━━━ PROVIDED PASSAGE ━━━

Toward a Machine Bertin: Why Visualization Needs Design Principles for Machine Cognition

Visualization’s design knowledge-effectiveness rankings, encoding guidelines, color models, preattentive processing rules – derives from six decades of psychophysical studies of human vision. Yet vision-language models (VLMs) increasingly consume chart images in automated analysis pipelines, and a growing body of benchmark evidence indicates that this human-centered knowledge base does not straightforwardly transfer to machine audiences. Machines exhibit different encoding performance patterns, process images through patch-based tokenization rather than holistic perception, and fail on design patterns that pose no difficulty for humans-while occasionally succeeding where humans struggle. Current approaches address this gap primarily by bypassing vision entirely, converting charts to data tables or structured text. We argue that this response forecloses a more fundamental question: what visual representations would actually serve machine cognition well? This paper makes the case that the visualization field needs to investigate machine-oriented visual design as a distinct research problem. We synthesize evidence from VLM benchmarks, visual reasoning research, and visualization literacy studies to show that the human-machine perceptual divergence is qualitative, not merely quantitative, and critically examine the prevailing bypassing approach. We propose a conceptual distinction between human-oriented and machine-oriented visualization-not as an engineering architecture but as a recognition that different audiences may require fundamentally different design foundations-and outline a research agenda for developing the empirical foundations the field currently lacks: the beginnings of a “machine Bertin” to complement the human-centered knowledge the field already possesses.

━━━ DATASET EXCERPTS ━━━

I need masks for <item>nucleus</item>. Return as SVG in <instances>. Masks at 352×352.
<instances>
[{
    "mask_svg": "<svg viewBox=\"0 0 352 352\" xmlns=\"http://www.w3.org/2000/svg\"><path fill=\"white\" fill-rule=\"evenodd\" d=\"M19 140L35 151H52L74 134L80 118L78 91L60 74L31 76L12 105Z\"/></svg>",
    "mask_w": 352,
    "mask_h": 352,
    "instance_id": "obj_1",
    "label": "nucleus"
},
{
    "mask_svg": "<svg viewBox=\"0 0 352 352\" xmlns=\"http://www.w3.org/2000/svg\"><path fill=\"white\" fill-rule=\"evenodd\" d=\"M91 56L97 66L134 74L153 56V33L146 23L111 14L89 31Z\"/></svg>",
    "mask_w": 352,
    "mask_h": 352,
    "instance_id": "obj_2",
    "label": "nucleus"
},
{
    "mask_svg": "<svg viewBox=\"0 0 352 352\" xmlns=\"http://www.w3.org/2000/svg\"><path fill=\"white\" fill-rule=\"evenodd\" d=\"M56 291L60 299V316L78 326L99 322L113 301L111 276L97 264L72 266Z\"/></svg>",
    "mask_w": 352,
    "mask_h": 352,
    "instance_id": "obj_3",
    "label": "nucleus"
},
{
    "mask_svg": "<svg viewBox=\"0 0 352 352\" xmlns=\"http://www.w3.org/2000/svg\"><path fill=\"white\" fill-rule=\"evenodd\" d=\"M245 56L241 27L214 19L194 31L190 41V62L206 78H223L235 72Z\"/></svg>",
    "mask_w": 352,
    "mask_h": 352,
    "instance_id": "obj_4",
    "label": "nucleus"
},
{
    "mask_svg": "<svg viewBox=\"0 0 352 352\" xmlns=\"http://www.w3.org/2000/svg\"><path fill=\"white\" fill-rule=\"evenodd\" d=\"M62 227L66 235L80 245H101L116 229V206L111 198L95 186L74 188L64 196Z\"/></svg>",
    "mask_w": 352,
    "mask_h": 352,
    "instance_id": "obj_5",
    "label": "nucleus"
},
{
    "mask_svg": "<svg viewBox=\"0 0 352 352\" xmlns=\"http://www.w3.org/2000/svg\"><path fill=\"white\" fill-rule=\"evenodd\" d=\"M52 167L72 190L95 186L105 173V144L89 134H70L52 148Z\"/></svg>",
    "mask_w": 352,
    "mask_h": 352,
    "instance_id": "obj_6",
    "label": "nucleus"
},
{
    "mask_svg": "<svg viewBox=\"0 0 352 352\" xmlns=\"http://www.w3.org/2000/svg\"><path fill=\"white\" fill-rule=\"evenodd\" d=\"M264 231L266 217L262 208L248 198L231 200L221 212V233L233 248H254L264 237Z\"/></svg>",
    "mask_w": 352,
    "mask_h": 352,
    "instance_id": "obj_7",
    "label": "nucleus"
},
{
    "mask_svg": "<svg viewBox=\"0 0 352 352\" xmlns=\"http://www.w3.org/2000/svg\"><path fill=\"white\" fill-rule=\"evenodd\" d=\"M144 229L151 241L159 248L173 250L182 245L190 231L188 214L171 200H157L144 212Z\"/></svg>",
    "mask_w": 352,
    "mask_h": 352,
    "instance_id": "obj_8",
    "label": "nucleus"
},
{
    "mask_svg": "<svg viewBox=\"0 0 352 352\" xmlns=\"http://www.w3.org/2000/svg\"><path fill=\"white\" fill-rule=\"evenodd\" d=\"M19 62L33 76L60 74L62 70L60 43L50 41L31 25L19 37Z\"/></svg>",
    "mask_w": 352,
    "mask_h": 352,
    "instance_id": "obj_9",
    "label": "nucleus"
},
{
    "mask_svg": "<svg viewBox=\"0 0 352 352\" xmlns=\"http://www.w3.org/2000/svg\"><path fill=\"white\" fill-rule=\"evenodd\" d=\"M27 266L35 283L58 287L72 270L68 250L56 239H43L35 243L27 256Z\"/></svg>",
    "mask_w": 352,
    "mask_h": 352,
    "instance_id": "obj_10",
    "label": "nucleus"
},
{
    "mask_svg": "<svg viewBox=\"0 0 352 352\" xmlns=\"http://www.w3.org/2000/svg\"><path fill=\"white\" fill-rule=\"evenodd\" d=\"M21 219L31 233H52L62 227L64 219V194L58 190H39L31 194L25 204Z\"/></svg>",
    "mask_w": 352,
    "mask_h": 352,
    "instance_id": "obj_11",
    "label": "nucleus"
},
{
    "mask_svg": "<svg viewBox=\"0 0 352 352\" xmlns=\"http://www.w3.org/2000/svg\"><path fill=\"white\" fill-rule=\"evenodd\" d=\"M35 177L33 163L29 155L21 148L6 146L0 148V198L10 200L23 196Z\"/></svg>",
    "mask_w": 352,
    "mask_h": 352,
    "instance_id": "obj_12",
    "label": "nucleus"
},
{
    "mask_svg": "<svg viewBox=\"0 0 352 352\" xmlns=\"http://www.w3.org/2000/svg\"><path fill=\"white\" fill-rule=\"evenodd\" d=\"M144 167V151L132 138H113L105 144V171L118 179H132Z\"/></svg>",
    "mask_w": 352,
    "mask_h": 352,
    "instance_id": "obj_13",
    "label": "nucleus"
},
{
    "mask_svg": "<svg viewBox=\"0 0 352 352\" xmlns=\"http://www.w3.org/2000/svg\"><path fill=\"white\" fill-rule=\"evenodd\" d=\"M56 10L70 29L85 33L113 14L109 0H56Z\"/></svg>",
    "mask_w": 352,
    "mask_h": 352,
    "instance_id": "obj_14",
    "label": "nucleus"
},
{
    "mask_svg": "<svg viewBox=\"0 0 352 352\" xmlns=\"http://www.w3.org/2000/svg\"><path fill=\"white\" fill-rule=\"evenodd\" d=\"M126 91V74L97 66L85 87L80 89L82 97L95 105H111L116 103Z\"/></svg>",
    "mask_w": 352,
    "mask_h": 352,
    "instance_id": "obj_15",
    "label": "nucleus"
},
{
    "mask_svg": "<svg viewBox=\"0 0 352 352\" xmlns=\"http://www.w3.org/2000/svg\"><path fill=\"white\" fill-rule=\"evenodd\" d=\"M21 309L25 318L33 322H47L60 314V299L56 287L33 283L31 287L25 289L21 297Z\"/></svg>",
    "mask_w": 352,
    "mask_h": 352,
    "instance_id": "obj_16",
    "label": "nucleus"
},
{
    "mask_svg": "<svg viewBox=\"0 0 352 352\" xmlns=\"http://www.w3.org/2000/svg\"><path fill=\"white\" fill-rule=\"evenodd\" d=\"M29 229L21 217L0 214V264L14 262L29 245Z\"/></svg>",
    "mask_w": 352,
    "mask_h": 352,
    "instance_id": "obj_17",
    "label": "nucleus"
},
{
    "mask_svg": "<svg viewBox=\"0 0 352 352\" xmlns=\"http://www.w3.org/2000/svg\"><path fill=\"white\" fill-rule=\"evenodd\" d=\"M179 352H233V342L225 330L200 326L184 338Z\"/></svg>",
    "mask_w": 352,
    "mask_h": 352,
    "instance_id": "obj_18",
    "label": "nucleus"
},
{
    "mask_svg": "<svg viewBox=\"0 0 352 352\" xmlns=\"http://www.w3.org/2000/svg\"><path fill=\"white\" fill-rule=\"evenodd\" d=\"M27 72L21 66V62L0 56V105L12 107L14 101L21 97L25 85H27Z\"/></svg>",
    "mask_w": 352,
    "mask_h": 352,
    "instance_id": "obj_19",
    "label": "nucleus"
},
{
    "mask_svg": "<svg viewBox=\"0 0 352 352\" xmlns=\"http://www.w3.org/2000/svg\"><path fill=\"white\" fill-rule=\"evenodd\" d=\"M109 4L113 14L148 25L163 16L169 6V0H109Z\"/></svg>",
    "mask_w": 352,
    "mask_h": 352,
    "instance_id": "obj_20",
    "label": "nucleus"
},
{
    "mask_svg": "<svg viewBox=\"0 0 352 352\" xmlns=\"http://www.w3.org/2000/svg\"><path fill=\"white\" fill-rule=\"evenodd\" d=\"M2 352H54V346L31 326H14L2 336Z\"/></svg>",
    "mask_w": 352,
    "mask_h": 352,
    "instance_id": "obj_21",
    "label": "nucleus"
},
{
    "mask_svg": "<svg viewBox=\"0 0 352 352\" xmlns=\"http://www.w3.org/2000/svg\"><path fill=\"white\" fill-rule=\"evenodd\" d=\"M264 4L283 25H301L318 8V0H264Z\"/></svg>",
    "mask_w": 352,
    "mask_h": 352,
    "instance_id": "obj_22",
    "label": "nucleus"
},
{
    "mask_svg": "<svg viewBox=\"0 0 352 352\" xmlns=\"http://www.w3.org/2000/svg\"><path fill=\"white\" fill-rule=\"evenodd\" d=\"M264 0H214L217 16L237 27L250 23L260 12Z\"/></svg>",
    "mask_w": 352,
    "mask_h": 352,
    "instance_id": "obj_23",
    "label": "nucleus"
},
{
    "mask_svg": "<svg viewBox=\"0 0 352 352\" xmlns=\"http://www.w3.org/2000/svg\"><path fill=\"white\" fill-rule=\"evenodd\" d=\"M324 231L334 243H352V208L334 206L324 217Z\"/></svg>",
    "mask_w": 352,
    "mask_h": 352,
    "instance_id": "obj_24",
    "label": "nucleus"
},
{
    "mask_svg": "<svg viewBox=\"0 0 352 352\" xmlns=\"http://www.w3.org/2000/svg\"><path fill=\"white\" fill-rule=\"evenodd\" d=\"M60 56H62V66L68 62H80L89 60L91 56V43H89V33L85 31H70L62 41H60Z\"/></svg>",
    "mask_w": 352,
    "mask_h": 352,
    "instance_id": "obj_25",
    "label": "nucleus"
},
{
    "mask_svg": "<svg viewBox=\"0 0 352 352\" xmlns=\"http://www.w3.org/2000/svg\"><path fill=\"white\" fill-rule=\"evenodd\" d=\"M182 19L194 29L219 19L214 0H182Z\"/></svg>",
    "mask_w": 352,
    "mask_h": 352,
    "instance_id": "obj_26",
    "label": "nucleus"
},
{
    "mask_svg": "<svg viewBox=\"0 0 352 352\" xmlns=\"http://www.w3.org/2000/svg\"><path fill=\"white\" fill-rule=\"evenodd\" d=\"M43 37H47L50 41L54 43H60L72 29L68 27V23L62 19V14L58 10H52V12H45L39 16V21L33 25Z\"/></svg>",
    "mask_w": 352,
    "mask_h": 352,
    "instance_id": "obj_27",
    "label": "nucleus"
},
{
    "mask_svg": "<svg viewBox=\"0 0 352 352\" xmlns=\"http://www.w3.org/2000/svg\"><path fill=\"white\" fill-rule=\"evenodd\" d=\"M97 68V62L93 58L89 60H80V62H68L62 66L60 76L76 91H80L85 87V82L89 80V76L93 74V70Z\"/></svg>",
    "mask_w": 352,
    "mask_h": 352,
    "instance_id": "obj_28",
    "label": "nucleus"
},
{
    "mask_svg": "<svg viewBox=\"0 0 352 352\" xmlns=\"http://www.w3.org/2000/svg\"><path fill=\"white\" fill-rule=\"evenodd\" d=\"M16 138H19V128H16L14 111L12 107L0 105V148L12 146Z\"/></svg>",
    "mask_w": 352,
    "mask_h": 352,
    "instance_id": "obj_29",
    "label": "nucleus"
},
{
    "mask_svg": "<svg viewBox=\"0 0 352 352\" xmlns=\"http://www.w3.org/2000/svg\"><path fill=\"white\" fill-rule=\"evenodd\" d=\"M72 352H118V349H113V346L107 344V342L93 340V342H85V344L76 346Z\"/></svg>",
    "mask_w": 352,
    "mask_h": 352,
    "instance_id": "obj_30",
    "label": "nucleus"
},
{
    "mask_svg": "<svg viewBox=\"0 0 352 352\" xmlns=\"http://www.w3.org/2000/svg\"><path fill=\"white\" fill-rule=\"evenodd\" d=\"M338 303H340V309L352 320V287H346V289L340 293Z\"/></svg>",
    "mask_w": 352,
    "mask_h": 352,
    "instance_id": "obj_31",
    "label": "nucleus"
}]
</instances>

━━━

#### WHAT THE EXERCISE ASKS
Can you reproduce the whole abstract on a "machine Bertin" word for word, from its title through its final sentence?

#### FINISHED TASK
Toward a Machine Bertin: Why Visualization Needs Design Principles for Machine Cognition

Visualization’s design knowledge-effectiveness rankings, encoding guidelines, color models, preattentive processing rules – derives from six decades of psychophysical studies of human vision. Yet vision-language models (VLMs) increasingly consume chart images in automated analysis pipelines, and a growing body of benchmark evidence indicates that this human-centered knowledge base does not straightforwardly transfer to machine audiences. Machines exhibit different encoding performance patterns, process images through patch-based tokenization rather than holistic perception, and fail on design patterns that pose no difficulty for humans-while occasionally succeeding where humans struggle. Current approaches address this gap primarily by bypassing vision entirely, converting charts to data tables or structured text. We argue that this response forecloses a more fundamental question: what visual representations would actually serve machine cognition well? This paper makes the case that the visualization field needs to investigate machine-oriented visual design as a distinct research problem. We synthesize evidence from VLM benchmarks, visual reasoning research, and visualization literacy studies to show that the human-machine perceptual divergence is qualitative, not merely quantitative, and critically examine the prevailing bypassing approach. We propose a conceptual distinction between human-oriented and machine-oriented visualization-not as an engineering architecture but as a recognition that different audiences may require fundamentally different design foundations-and outline a research agenda for developing the empirical foundations the field currently lacks: the beginnings of a “machine Bertin” to complement the human-centered knowledge the field already possesses.